** How to complete this task **
Return every line of the material exactly.

○ ○ ○ ○ ○

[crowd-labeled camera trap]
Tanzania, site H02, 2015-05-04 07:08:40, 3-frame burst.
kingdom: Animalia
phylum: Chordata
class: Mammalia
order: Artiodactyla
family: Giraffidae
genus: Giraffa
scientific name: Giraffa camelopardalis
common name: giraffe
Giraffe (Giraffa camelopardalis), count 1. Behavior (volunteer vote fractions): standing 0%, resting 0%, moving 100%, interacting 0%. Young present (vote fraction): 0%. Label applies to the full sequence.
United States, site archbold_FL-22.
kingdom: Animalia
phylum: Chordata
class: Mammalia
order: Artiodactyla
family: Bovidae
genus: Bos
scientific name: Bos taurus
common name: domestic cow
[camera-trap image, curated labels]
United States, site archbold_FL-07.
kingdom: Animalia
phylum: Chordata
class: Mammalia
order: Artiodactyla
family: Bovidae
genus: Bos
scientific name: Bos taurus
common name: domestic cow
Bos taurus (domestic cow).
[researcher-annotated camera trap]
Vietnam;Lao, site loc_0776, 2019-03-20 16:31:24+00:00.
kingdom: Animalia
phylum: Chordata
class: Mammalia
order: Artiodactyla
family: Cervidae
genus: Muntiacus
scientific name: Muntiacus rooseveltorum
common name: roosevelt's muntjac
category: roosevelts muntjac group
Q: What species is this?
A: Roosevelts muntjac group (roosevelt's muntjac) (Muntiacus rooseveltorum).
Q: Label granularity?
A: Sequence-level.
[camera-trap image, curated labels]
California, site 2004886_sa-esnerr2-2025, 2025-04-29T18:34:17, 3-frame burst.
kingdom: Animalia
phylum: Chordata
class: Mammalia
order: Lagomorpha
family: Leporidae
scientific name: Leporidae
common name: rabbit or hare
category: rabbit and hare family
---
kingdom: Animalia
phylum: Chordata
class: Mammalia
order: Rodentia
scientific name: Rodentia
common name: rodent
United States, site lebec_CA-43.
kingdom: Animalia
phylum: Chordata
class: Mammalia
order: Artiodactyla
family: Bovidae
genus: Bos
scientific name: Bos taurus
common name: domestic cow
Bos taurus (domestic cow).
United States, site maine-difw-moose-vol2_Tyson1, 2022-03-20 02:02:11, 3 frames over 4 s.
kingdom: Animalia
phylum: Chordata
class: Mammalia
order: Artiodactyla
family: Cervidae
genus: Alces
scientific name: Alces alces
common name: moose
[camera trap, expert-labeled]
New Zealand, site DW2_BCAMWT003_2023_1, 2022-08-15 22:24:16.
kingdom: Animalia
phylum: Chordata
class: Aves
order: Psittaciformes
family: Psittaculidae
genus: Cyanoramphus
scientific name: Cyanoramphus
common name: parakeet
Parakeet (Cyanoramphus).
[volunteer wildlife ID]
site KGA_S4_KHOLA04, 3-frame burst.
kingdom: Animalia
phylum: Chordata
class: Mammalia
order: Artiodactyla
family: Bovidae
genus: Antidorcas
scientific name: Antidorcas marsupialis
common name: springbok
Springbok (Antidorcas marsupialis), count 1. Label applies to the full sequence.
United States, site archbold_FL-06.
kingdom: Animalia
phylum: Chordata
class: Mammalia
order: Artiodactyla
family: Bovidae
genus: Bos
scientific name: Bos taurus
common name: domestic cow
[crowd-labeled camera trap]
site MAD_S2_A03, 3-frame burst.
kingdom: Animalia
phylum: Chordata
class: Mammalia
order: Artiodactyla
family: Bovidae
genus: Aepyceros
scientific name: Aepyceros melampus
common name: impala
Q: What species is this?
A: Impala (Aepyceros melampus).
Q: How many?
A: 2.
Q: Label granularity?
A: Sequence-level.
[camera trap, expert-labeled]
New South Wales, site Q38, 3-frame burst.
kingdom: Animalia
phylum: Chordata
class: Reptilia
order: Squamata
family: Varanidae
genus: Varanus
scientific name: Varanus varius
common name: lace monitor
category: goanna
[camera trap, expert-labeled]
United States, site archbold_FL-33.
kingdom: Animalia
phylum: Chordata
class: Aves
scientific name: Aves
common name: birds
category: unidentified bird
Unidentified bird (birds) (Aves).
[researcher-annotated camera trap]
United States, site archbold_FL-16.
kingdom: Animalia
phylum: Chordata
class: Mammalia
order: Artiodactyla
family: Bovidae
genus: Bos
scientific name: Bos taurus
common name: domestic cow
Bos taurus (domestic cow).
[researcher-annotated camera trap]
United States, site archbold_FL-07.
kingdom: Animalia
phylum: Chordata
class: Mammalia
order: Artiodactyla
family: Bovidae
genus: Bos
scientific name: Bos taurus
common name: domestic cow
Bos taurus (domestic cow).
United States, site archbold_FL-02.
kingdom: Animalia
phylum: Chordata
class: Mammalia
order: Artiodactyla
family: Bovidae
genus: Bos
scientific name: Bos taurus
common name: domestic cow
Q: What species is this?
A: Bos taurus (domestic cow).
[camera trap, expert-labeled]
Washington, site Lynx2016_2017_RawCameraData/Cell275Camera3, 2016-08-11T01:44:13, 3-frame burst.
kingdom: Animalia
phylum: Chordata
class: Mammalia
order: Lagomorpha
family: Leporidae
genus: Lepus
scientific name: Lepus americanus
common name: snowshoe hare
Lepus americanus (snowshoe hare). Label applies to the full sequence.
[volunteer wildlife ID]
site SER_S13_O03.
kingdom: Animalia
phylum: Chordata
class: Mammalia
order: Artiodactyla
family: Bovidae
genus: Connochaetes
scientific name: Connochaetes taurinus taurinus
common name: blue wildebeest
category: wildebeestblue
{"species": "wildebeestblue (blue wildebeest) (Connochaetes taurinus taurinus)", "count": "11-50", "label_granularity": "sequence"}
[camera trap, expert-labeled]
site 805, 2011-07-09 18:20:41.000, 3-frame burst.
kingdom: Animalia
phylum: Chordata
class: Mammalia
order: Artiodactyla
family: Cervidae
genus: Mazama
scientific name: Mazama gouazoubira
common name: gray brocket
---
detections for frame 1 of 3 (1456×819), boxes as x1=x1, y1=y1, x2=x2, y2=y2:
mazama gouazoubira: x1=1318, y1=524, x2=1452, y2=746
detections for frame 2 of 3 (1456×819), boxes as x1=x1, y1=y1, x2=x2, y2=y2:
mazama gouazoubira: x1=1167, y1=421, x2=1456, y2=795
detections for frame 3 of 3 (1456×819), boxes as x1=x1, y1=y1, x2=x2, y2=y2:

○ ○ ○ ○ ○

** Expected output **
[crowd-labeled camera trap]
Tanzania, site H02, 2015-05-04 07:08:40, 3-frame burst.
kingdom: Animalia
phylum: Chordata
class: Mammalia
order: Artiodactyla
family: Giraffidae
genus: Giraffa
scientific name: Giraffa camelopardalis
common name: giraffe
Giraffe (Giraffa camelopardalis), count 1. Behavior (volunteer vote fractions): standing 0%, resting 0%, moving 100%, interacting 0%. Young present (vote fraction): 0%. Label applies to the full sequence.
United States, site archbold_FL-22.
kingdom: Animalia
phylum: Chordata
class: Mammalia
order: Artiodactyla
family: Bovidae
genus: Bos
scientific name: Bos taurus
common name: domestic cow
[camera-trap image, curated labels]
United States, site archbold_FL-07.
kingdom: Animalia
phylum: Chordata
class: Mammalia
order: Artiodactyla
family: Bovidae
genus: Bos
scientific name: Bos taurus
common name: domestic cow
Bos taurus (domestic cow).
[researcher-annotated camera trap]
Vietnam;Lao, site loc_0776, 2019-03-20 16:31:24+00:00.
kingdom: Animalia
phylum: Chordata
class: Mammalia
order: Artiodactyla
family: Cervidae
genus: Muntiacus
scientific name: Muntiacus rooseveltorum
common name: roosevelt's muntjac
category: roosevelts muntjac group
Q: What species is this?
A: Roosevelts muntjac group (roosevelt's muntjac) (Muntiacus rooseveltorum).
Q: Label granularity?
A: Sequence-level.
[camera-trap image, curated labels]
California, site 2004886_sa-esnerr2-2025, 2025-04-29T18:34:17, 3-frame burst.
kingdom: Animalia
phylum: Chordata
class: Mammalia
order: Lagomorpha
family: Leporidae
scientific name: Leporidae
common name: rabbit or hare
category: rabbit and hare family
---
kingdom: Animalia
phylum: Chordata
class: Mammalia
order: Rodentia
scientific name: Rodentia
common name: rodent
United States, site lebec_CA-43.
kingdom: Animalia
phylum: Chordata
class: Mammalia
order: Artiodactyla
family: Bovidae
genus: Bos
scientific name: Bos taurus
common name: domestic cow
Bos taurus (domestic cow).
United States, site maine-difw-moose-vol2_Tyson1, 2022-03-20 02:02:11, 3 frames over 4 s.
kingdom: Animalia
phylum: Chordata
class: Mammalia
order: Artiodactyla
family: Cervidae
genus: Alces
scientific name: Alces alces
common name: moose
[camera trap, expert-labeled]
New Zealand, site DW2_BCAMWT003_2023_1, 2022-08-15 22:24:16.
kingdom: Animalia
phylum: Chordata
class: Aves
order: Psittaciformes
family: Psittaculidae
genus: Cyanoramphus
scientific name: Cyanoramphus
common name: parakeet
Parakeet (Cyanoramphus).
[volunteer wildlife ID]
site KGA_S4_KHOLA04, 3-frame burst.
kingdom: Animalia
phylum: Chordata
class: Mammalia
order: Artiodactyla
family: Bovidae
genus: Antidorcas
scientific name: Antidorcas marsupialis
common name: springbok
Springbok (Antidorcas marsupialis), count 1. Label applies to the full sequence.
United States, site archbold_FL-06.
kingdom: Animalia
phylum: Chordata
class: Mammalia
order: Artiodactyla
family: Bovidae
genus: Bos
scientific name: Bos taurus
common name: domestic cow
[crowd-labeled camera trap]
site MAD_S2_A03, 3-frame burst.
kingdom: Animalia
phylum: Chordata
class: Mammalia
order: Artiodactyla
family: Bovidae
genus: Aepyceros
scientific name: Aepyceros melampus
common name: impala
Q: What species is this?
A: Impala (Aepyceros melampus).
Q: How many?
A: 2.
Q: Label granularity?
A: Sequence-level.
[camera trap, expert-labeled]
New South Wales, site Q38, 3-frame burst.
kingdom: Animalia
phylum: Chordata
class: Reptilia
order: Squamata
family: Varanidae
genus: Varanus
scientific name: Varanus varius
common name: lace monitor
category: goanna
[camera trap, expert-labeled]
United States, site archbold_FL-33.
kingdom: Animalia
phylum: Chordata
class: Aves
scientific name: Aves
common name: birds
category: unidentified bird
Unidentified bird (birds) (Aves).
[researcher-annotated camera trap]
United States, site archbold_FL-16.
kingdom: Animalia
phylum: Chordata
class: Mammalia
order: Artiodactyla
family: Bovidae
genus: Bos
scientific name: Bos taurus
common name: domestic cow
Bos taurus (domestic cow).
[researcher-annotated camera trap]
United States, site archbold_FL-07.
kingdom: Animalia
phylum: Chordata
class: Mammalia
order: Artiodactyla
family: Bovidae
genus: Bos
scientific name: Bos taurus
common name: domestic cow
Bos taurus (domestic cow).
United States, site archbold_FL-02.
kingdom: Animalia
phylum: Chordata
class: Mammalia
order: Artiodactyla
family: Bovidae
genus: Bos
scientific name: Bos taurus
common name: domestic cow
Q: What species is this?
A: Bos taurus (domestic cow).
[camera trap, expert-labeled]
Washington, site Lynx2016_2017_RawCameraData/Cell275Camera3, 2016-08-11T01:44:13, 3-frame burst.
kingdom: Animalia
phylum: Chordata
class: Mammalia
order: Lagomorpha
family: Leporidae
genus: Lepus
scientific name: Lepus americanus
common name: snowshoe hare
Lepus americanus (snowshoe hare). Label applies to the full sequence.
[volunteer wildlife ID]
site SER_S13_O03.
kingdom: Animalia
phylum: Chordata
class: Mammalia
order: Artiodactyla
family: Bovidae
genus: Connochaetes
scientific name: Connochaetes taurinus taurinus
common name: blue wildebeest
category: wildebeestblue
{"species": "wildebeestblue (blue wildebeest) (Connochaetes taurinus taurinus)", "count": "11-50", "label_granularity": "sequence"}
[camera trap, expert-labeled]
site 805, 2011-07-09 18:20:41.000, 3-frame burst.
kingdom: Animalia
phylum: Chordata
class: Mammalia
order: Artiodactyla
family: Cervidae
genus: Mazama
scientific name: Mazama gouazoubira
common name: gray brocket
---
detections for frame 1 of 3 (1456×819), boxes as x1=x1, y1=y1, x2=x2, y2=y2:
mazama gouazoubira: x1=1318, y1=524, x2=1452, y2=746
detections for frame 2 of 3 (1456×819), boxes as x1=x1, y1=y1, x2=x2, y2=y2:
mazama gouazoubira: x1=1167, y1=421, x2=1456, y2=795
detections for frame 3 of 3 (1456×819), boxes as x1=x1, y1=y1, x2=x2, y2=y2:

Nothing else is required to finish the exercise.